Transfer Learning with Torchbearer

From scratch training of deep learning models is often a long and arduous process, especially if performed on massive datasets such as ImageNet. As such, it is often prefered to start with a pretrained model and fine-tune it to the required task. This usually results in very competitive models and requires only a fraction of the time required to train from scratch. In this tutorial we shall look at how we can transfer learn an ImageNet model onto the STL10 dataset from torchvision.

STL10 is a dataset designed for testing unsupervised semi-supervised feature learning, so has comparatively few labels to the dataset size. We use it to demonstrate one application of transfer learning, classifying without large amounts of data. Torchvision also lets us download the dataset automatically, simplifying the example.

Note: The easiest way to use this tutorial is as a colab notebook, which allows you to dive in with no setup.

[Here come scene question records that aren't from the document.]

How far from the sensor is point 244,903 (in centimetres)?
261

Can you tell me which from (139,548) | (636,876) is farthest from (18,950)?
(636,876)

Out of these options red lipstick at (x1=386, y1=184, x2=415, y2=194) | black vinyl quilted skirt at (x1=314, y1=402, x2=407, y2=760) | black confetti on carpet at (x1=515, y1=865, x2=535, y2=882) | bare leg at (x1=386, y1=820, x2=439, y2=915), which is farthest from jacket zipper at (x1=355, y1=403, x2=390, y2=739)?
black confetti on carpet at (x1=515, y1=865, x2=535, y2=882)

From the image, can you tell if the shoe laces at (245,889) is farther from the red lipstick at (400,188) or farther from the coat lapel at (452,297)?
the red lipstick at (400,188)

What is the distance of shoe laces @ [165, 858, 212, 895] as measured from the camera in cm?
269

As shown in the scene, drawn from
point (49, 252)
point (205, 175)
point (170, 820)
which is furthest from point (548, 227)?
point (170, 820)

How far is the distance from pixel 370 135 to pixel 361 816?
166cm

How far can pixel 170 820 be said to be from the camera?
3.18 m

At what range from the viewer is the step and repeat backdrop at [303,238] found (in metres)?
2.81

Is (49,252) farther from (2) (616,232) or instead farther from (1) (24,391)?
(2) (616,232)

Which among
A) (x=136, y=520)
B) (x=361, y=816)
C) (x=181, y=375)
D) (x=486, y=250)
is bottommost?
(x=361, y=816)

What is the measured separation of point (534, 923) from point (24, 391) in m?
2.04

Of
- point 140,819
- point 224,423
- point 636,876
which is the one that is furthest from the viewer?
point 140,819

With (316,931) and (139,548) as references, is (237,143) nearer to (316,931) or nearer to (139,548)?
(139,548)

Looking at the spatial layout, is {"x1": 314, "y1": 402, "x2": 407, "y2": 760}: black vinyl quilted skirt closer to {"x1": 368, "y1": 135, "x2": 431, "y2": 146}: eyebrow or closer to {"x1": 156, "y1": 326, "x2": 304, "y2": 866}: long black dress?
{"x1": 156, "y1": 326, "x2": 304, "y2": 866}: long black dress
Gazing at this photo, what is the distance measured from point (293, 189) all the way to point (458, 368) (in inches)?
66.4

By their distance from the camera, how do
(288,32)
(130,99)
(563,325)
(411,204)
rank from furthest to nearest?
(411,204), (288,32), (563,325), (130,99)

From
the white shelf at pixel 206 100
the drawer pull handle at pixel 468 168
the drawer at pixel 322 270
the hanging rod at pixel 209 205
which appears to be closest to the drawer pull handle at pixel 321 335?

We recommend you enable a free GPU with

Runtime   →   Change runtime type   →   Hardware Accelerator: GPU

Install Torchbearer

First we install torchbearer if needed.

In [1]:
#%%
try:
    import torchbearer
except:
    !pip install -q torchbearer
    import torchbearer
    
    # If problems arise, try
    # pip install git+https://github.com/pytorchbearer/torchbearer
    # import torchbearer
    
print(torchbearer.__version__)
0.4.0.dev

Model and Data

Let us first load an ImageNet pretrained model from the torchvision modelzoo and download the STL10 dataset.

ImageNet classifiers generally have a large number of learnable parameters and have large compute requirements even at inference time. MobileNetV2 is a classification model designed to be applied in mobile systems, focusing on lowering the number of parameters and reducing compute cost of training/inference. We use the MobileNet model here so that we can quickly demonstrate transfer learning without having to wait for results.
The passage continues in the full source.